* _Given problem_: Copy out every one of the records below word for word, leaving out the pictures.

[start of The data]

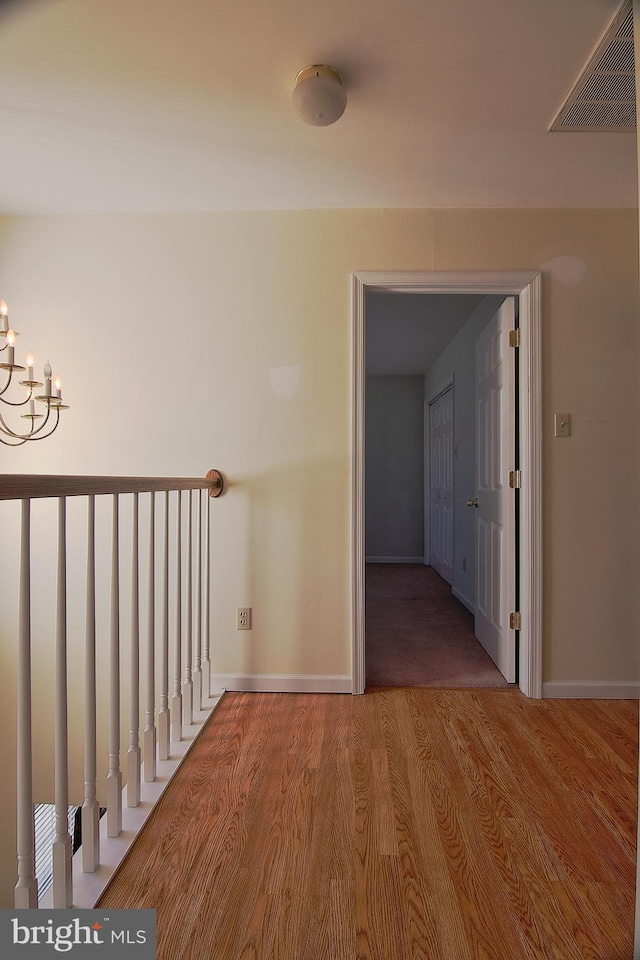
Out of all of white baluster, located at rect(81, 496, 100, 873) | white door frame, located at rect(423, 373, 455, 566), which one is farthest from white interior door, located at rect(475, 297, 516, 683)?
white door frame, located at rect(423, 373, 455, 566)

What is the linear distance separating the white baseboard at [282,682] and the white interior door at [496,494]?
855 mm

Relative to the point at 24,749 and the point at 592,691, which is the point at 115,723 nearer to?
the point at 24,749

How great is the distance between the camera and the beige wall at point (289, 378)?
2.21 metres

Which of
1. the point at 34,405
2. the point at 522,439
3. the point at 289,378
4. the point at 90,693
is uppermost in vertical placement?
the point at 289,378

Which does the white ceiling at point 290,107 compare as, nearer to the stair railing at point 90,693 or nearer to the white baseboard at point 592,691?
the stair railing at point 90,693

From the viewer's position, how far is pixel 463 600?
4.00 m

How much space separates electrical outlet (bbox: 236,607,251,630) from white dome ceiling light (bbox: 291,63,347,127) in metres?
2.00

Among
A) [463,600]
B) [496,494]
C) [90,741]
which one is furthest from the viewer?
[463,600]

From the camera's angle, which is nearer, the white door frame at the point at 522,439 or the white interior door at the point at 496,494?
the white door frame at the point at 522,439

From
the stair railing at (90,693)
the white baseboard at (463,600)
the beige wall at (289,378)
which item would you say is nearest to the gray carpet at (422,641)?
the white baseboard at (463,600)

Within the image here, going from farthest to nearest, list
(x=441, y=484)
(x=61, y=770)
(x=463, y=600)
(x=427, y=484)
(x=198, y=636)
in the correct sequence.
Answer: (x=427, y=484) → (x=441, y=484) → (x=463, y=600) → (x=198, y=636) → (x=61, y=770)

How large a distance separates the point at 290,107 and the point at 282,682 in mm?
2347

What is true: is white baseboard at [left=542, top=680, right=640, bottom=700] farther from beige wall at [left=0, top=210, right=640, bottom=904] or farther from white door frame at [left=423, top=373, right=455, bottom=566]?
white door frame at [left=423, top=373, right=455, bottom=566]

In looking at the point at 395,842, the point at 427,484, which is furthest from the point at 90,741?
the point at 427,484
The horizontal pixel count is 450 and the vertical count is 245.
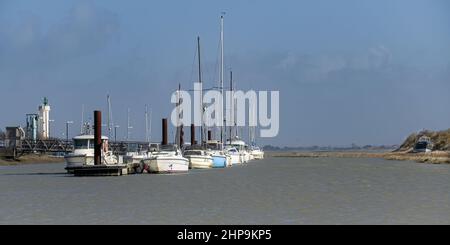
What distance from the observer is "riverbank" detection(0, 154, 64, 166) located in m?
132

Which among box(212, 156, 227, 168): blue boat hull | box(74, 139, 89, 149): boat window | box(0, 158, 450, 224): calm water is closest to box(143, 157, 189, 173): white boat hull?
box(74, 139, 89, 149): boat window

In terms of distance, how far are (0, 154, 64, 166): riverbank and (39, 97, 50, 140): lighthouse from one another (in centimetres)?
1173

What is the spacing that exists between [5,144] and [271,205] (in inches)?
4481

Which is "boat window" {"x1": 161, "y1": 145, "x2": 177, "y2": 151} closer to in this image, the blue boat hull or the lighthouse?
the blue boat hull

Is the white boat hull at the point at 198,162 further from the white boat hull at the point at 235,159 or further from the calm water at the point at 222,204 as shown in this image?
the calm water at the point at 222,204

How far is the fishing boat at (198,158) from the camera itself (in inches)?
3605

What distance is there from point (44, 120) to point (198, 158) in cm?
8504

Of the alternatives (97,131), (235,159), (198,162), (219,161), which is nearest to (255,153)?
(235,159)

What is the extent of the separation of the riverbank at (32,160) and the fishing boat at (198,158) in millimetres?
50266

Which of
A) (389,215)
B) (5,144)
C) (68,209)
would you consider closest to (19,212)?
(68,209)

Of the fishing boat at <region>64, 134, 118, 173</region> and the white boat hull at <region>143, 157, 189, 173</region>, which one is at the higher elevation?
the fishing boat at <region>64, 134, 118, 173</region>

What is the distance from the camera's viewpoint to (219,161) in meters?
102

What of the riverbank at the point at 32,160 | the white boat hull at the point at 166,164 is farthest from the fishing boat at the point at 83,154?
the riverbank at the point at 32,160
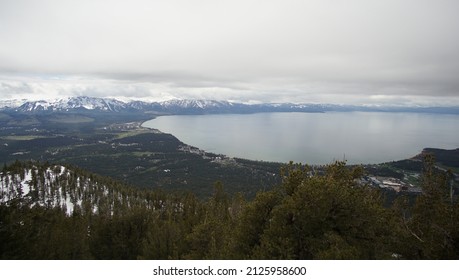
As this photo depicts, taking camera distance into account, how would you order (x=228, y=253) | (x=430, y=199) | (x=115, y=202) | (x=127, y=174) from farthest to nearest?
1. (x=127, y=174)
2. (x=115, y=202)
3. (x=430, y=199)
4. (x=228, y=253)

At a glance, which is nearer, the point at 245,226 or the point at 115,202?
the point at 245,226

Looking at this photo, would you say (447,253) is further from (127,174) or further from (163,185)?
(127,174)

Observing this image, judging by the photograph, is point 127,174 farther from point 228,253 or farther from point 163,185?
point 228,253

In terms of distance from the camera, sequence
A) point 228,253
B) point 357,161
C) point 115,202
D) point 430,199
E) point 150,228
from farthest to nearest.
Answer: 1. point 357,161
2. point 115,202
3. point 150,228
4. point 430,199
5. point 228,253


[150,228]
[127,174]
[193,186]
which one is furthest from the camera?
[127,174]

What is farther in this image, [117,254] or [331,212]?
[117,254]

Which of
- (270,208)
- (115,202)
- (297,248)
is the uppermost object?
(270,208)

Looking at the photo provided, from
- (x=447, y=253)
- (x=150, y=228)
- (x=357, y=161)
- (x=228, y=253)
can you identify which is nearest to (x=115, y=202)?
(x=150, y=228)

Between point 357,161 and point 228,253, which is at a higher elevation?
point 228,253

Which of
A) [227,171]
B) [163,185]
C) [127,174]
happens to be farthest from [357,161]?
[127,174]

[end of The data]

* _Exercise solution_:
Out of all of white baluster, located at rect(81, 496, 100, 873) | white door frame, located at rect(423, 373, 455, 566), which one is farthest from white interior door, located at rect(475, 297, 516, 683)?
white door frame, located at rect(423, 373, 455, 566)

What is the linear distance separating the white baseboard at [282,682] and the white interior door at [496,494]?
855 mm

Relative to the point at 24,749 and the point at 592,691, which is the point at 115,723 nearer to?
the point at 24,749

How great is the distance between the camera and the beige wall at point (289, 378)?
2.21 metres

Which of
1. the point at 34,405
2. the point at 522,439
3. the point at 289,378
4. the point at 90,693
is uppermost in vertical placement?
the point at 289,378

Which does the white ceiling at point 290,107 compare as, nearer to the stair railing at point 90,693 or nearer to the white baseboard at point 592,691?
the stair railing at point 90,693

From the viewer's position, how far is pixel 463 600?
4.00 m

How much space separates electrical outlet (bbox: 236,607,251,630) from white dome ceiling light (bbox: 291,63,347,127) in metres?
2.00

Among
A) [463,600]
B) [496,494]
C) [90,741]
which one is furthest from the viewer?
[463,600]

From the camera's angle, which is nearer, the white door frame at the point at 522,439 or the white interior door at the point at 496,494?
the white door frame at the point at 522,439

From
the stair railing at (90,693)
the white baseboard at (463,600)
the beige wall at (289,378)
which item would you say is nearest to the gray carpet at (422,641)?
the white baseboard at (463,600)

Within the image here, going from farthest to nearest, list
(x=441, y=484)
(x=61, y=770)
(x=463, y=600)
(x=427, y=484)
(x=198, y=636)
in the correct sequence.
Answer: (x=427, y=484) → (x=441, y=484) → (x=463, y=600) → (x=198, y=636) → (x=61, y=770)

How large a distance separates the point at 290,107 and the point at 282,682 in mm?
2347

What is true: is white baseboard at [left=542, top=680, right=640, bottom=700] farther from beige wall at [left=0, top=210, right=640, bottom=904] or farther from white door frame at [left=423, top=373, right=455, bottom=566]?
white door frame at [left=423, top=373, right=455, bottom=566]

In looking at the point at 395,842, the point at 427,484, which is furthest from the point at 90,741?
the point at 427,484
The horizontal pixel count is 450 and the vertical count is 245.
What distance from the observer is "riverbank" detection(0, 154, 64, 166) located in m?
132

Which among box(212, 156, 227, 168): blue boat hull | box(74, 139, 89, 149): boat window | box(0, 158, 450, 224): calm water is closest to box(143, 157, 189, 173): white boat hull?
box(74, 139, 89, 149): boat window

In terms of distance, how far are (0, 154, 64, 166): riverbank and (39, 97, 50, 140): lighthouse from one another (in centimetres)?
1173

What is the spacing that exists between [5,144] and [271,205] (in inches)?
4481

Which is "boat window" {"x1": 161, "y1": 145, "x2": 177, "y2": 151} closer to in this image, the blue boat hull or the lighthouse?
the blue boat hull

Is the white boat hull at the point at 198,162 further from the white boat hull at the point at 235,159 or further from the calm water at the point at 222,204 as shown in this image?
the calm water at the point at 222,204

How far is the fishing boat at (198,158) from the camera itself (in inches)?
3605

What distance is there from point (44, 120) to point (198, 158) in cm?
8504

Of the alternatives (97,131), (235,159), (198,162), (219,161), which is nearest to (255,153)?
(235,159)

What is the extent of the separation of the riverbank at (32,160) and the fishing boat at (198,158) in millimetres?
50266

Which of
A) (389,215)
B) (5,144)
C) (68,209)
would you consider closest to (19,212)?
(68,209)

Of the fishing boat at <region>64, 134, 118, 173</region> and the white boat hull at <region>143, 157, 189, 173</region>, which one is at the higher elevation?
the fishing boat at <region>64, 134, 118, 173</region>

What is the distance from the camera's viewpoint to (219,161) in meters?
102

What of the riverbank at the point at 32,160 | the white boat hull at the point at 166,164 is farthest from the fishing boat at the point at 83,154?
the riverbank at the point at 32,160
As this photo depicts, taking camera distance into account, how would you order (x=228, y=253) | (x=430, y=199) | (x=115, y=202) | (x=127, y=174) from farthest to nearest?
1. (x=127, y=174)
2. (x=115, y=202)
3. (x=430, y=199)
4. (x=228, y=253)

At a glance, which is nearer, the point at 245,226 or the point at 115,202?
the point at 245,226

Looking at this photo, would you say (447,253) is further from (127,174) or further from (163,185)?
(127,174)

Observing this image, judging by the photograph, is point 127,174 farther from point 228,253 or farther from point 163,185?
point 228,253

In terms of distance from the camera, sequence
A) point 228,253
B) point 357,161
C) point 115,202
D) point 430,199
E) point 150,228
from farthest to nearest.
Answer: 1. point 357,161
2. point 115,202
3. point 150,228
4. point 430,199
5. point 228,253


[150,228]
[127,174]
[193,186]
which one is furthest from the camera?
[127,174]

What is farther in this image, [117,254] or [331,212]?
[117,254]

Which of
- (270,208)
- (115,202)
- (297,248)
is the uppermost object?
(270,208)

Looking at the photo provided, from
- (x=447, y=253)
- (x=150, y=228)
- (x=357, y=161)
- (x=228, y=253)
can you identify which is nearest to (x=115, y=202)?
(x=150, y=228)

Between point 357,161 and point 228,253, which is at a higher elevation?
point 228,253

Which of
A) [227,171]
B) [163,185]
C) [127,174]
happens to be farthest from [357,161]?
[127,174]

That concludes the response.